## Documenttekst
◆ ◆ ◆ ◆ ◆ ◆ ◆
Naar het overzicht
van de
KLEINE RAAD
Aanwezend: Bersma, Faaken, Bosma, Schurer,
van Wolda
art 1
Verschenen voor den raad de navolgende kolonisten:
Jac van Blokland, verzoekende voor het gezin zijns vaders,
bestaande uit 3 zielen, hetwelk wekelijks 24 pond brood ontving;
nu, terwijl de werkzaamheden aankwamen, nog 6 pond brood te
hebben.
Kan niet worden toegestaan, voor en aleer deze getrouwd zal zijn,
hetgeen reeds verleden jaar geaccordeerd is, doch tot hiertoe om
de ontbrekende stukken niet heeft kunnen geschieden.
Vrouw van der Hulst, verzoekende eenige kleeding voor
het bij haar geplaatste weesmeisje Grietje Hebmisch.
Is toegestaan, onder voorwaarde, dat de onder-directeur, de
behoefte daarvan onderzoekende, hare opgaaf waarheid bevindt te
zijn.
Laroe, van kol 3, klagende dat de wijkmeester Koppe,
bij gelegenheid dat deze klompen uitgaf, hem een paar klompen,
voor zijn oudsten zoon, die op het land moest werken, en ze
volstrekt benoodigd was, geweigerd had.
De onder-direkteur Schurer heeft in last bekomen, deze
klagte te onderzoeken, en den jongen van klompen te voorzien.
De wed. Beets, 14 dagen verlof Wormerveer, tot
het vereffenen eener erfenis.
Is toegestaan.
Hagenberg, 4 dagen verlof Groningen.
Is toegestaan, mits hij zorgd, dat er in zijn huisgezin het
noodige verdiend wordt.
Vrouw Kinkelaar, dezer dagen stil uit de koloniën
gegaan, en van Meppel terug gebragt, verzoekende over
drie weken met verlof te gaan naar Arnhem, tot het
bezoeken harer aanverwanten.
Is geweigerd.
Bakema, 9 dagen verlof Groningen, ter verrigting
zijner aangelegenheden.
Is toegestaan.
Christiaan Modderman, 14 dagen verlof Koog aan de Zaan.
Is toegestaan.
art 2
Is gelezen
a de resolutie van de Perm Comm van den 1 febr jl, N1,
houdende belangrijke huishoudelijke veranderingen voor de
kolonisten en ambtenaren dezer koloniën.
b die van den Directeur der kolonien van den 3 dezer
maand, houdende tijd en wijze der invoering van de eerste,
benevens nog eenige bepalingen voor het aanteekenen der zaken in
de notulen van dezen raad.
art 3.
Naar aanleiding van art 6 der laatstgenoemde resolutie is bepaald,
dat deze raad zijne zittingen des zaterdags voortaan, ten één ure
zal beginnen, en dat van de leden die in het geheel niet of te
laat komen, direct melding zal worden gemaakt.
art 4
De lijsten der afwezig gebleven scholieren van de
vorige week zijn niet ingekomen, zullende de onderdirecteurs in
het vervolg daarvoor zorg dragen.
◆ ◆ ◆ ◆ ◆ ◆ ◆
## Vereiste handelingen
[a] Noem alle leden die volgens de notulen van de Kleine Raad aanwezig waren.
[b] Schrijf de notulen van de Kleine Raad verder vanaf het punt waar ze ophouden.

## Bronmateriaal
◆ ◆ ◆ ◆ ◆ ◆ ◆
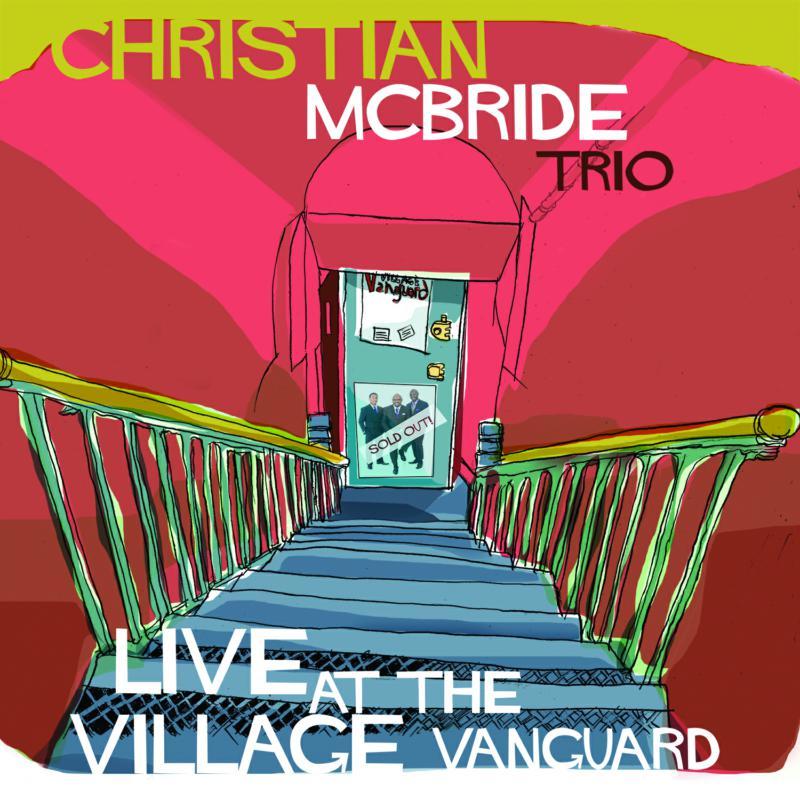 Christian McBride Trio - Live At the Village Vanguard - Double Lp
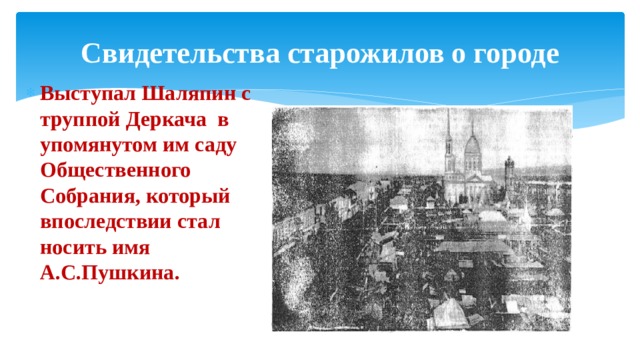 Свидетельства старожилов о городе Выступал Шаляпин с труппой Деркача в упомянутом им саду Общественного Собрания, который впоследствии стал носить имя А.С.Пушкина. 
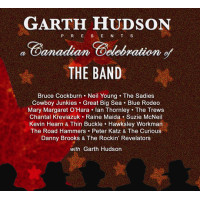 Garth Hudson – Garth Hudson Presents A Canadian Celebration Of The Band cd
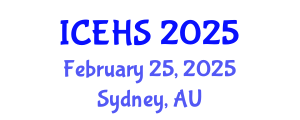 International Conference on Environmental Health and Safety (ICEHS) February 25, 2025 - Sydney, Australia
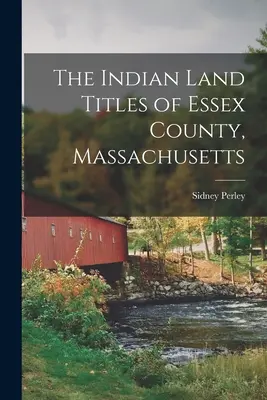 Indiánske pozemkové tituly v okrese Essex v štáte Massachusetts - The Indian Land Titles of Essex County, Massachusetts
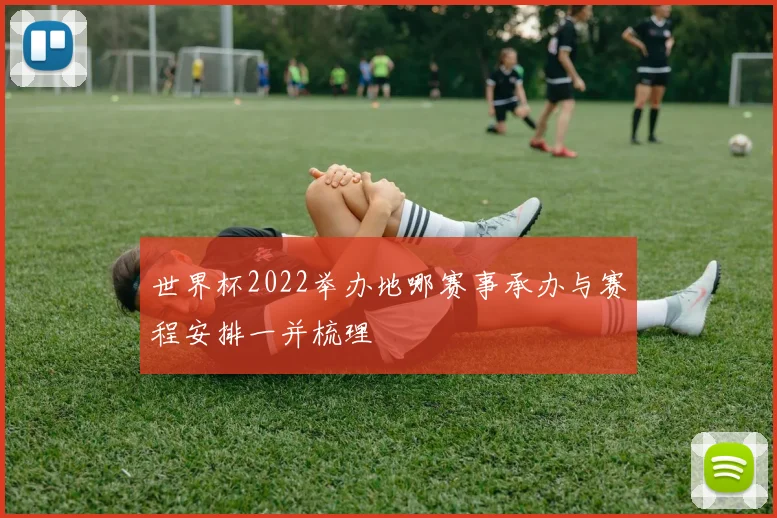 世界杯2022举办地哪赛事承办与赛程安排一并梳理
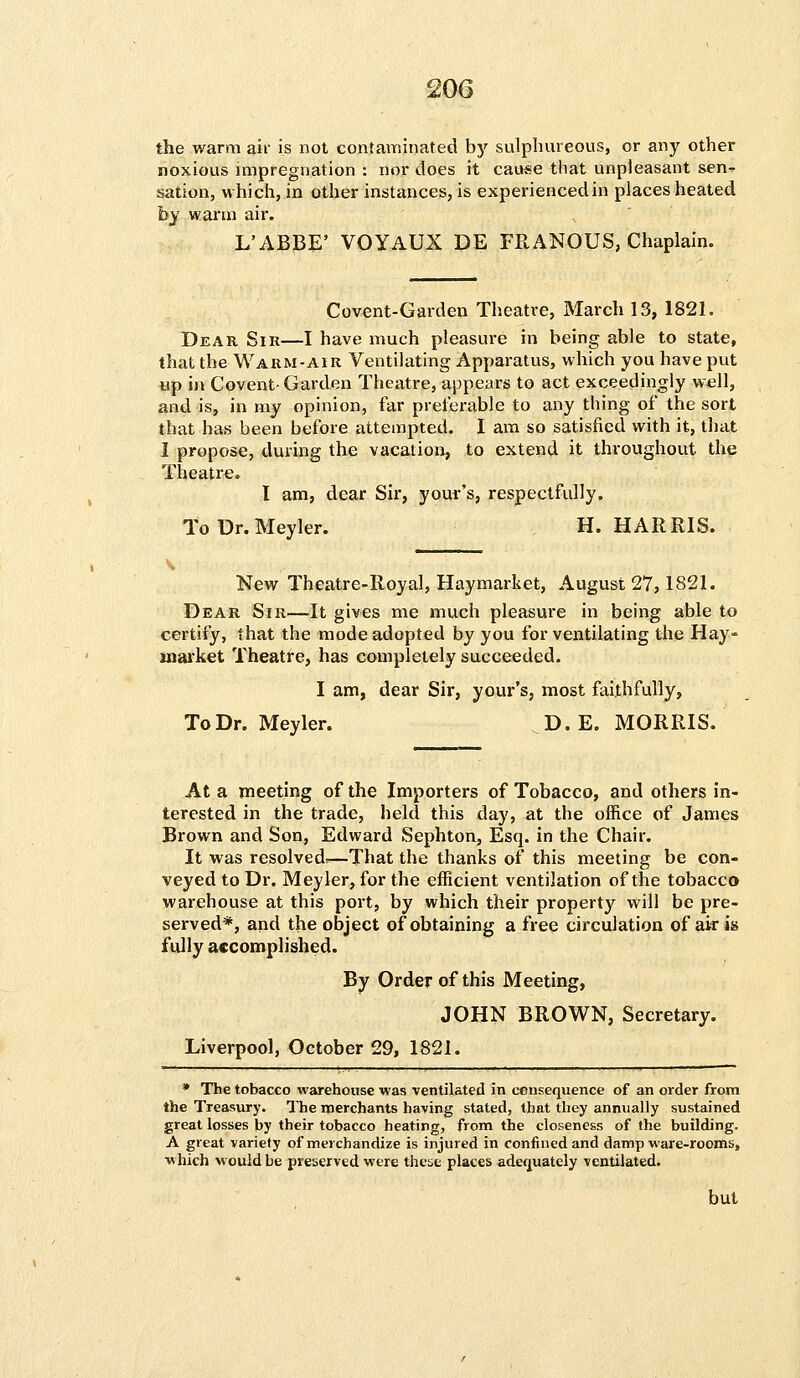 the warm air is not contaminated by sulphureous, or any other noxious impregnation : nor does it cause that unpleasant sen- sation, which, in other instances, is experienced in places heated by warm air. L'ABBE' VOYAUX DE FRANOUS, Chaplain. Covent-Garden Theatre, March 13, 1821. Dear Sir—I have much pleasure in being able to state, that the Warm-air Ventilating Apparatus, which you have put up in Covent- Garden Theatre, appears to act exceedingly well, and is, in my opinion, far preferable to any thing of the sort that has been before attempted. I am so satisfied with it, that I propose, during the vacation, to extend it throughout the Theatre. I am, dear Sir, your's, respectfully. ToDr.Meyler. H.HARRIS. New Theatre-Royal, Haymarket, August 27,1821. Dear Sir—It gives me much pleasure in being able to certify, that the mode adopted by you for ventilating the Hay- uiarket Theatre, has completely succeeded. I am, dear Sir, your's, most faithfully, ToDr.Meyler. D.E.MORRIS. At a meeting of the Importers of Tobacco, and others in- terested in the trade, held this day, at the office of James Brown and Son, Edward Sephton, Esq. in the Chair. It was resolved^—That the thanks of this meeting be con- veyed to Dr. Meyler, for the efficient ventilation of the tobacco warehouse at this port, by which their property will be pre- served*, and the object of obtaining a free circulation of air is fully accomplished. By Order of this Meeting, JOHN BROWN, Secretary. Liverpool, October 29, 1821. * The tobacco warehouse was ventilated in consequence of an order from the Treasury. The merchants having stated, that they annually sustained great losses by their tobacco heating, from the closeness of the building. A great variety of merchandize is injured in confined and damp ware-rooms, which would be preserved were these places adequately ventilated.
◆ ◆ ◆ ◆ ◆ ◆ ◆
## Antwoordenlijst
[a] Bersma, Faaken, Bosma, Schurer, van Wolda

[b]
(get.) J.H. van Wolda
art 1
Verschenen voor den Raad Manenburg, Werf, Jan
Lodewijk, Brinkman, Kuiters, van der
Hulst, Smid, Brands, Veenstra, Plomp,
Visser, Laverman, van Akker, Jan Kist,
D. de Vries, van Leeuwen, Wardenier, van
der Zijde, Beekman, van Luipen, van
Welsum, Gutseloo, van Jeveren, Evenblij,
Vreelink, J. de Vries, Doornbosch, Kleijzing,
van Marle, Hartog, van Eijsden, Gaal,
Hagenberg, Joh Zwak, van Dinteren, Batink,
Berkenkamp, Laroe, Kleinée, Paterelly,
Atsma en Hiemstra, allen van kol 3. De volgende
klagten voorleggende:
1. Dat hun toestand door het wegdoen der kippen zeer
verergeren zoude, daar zij nu niets anders dan paardebonen te eten
kregen, en door het verkoopen hunner eyeren nog wat konden
bijkoopen.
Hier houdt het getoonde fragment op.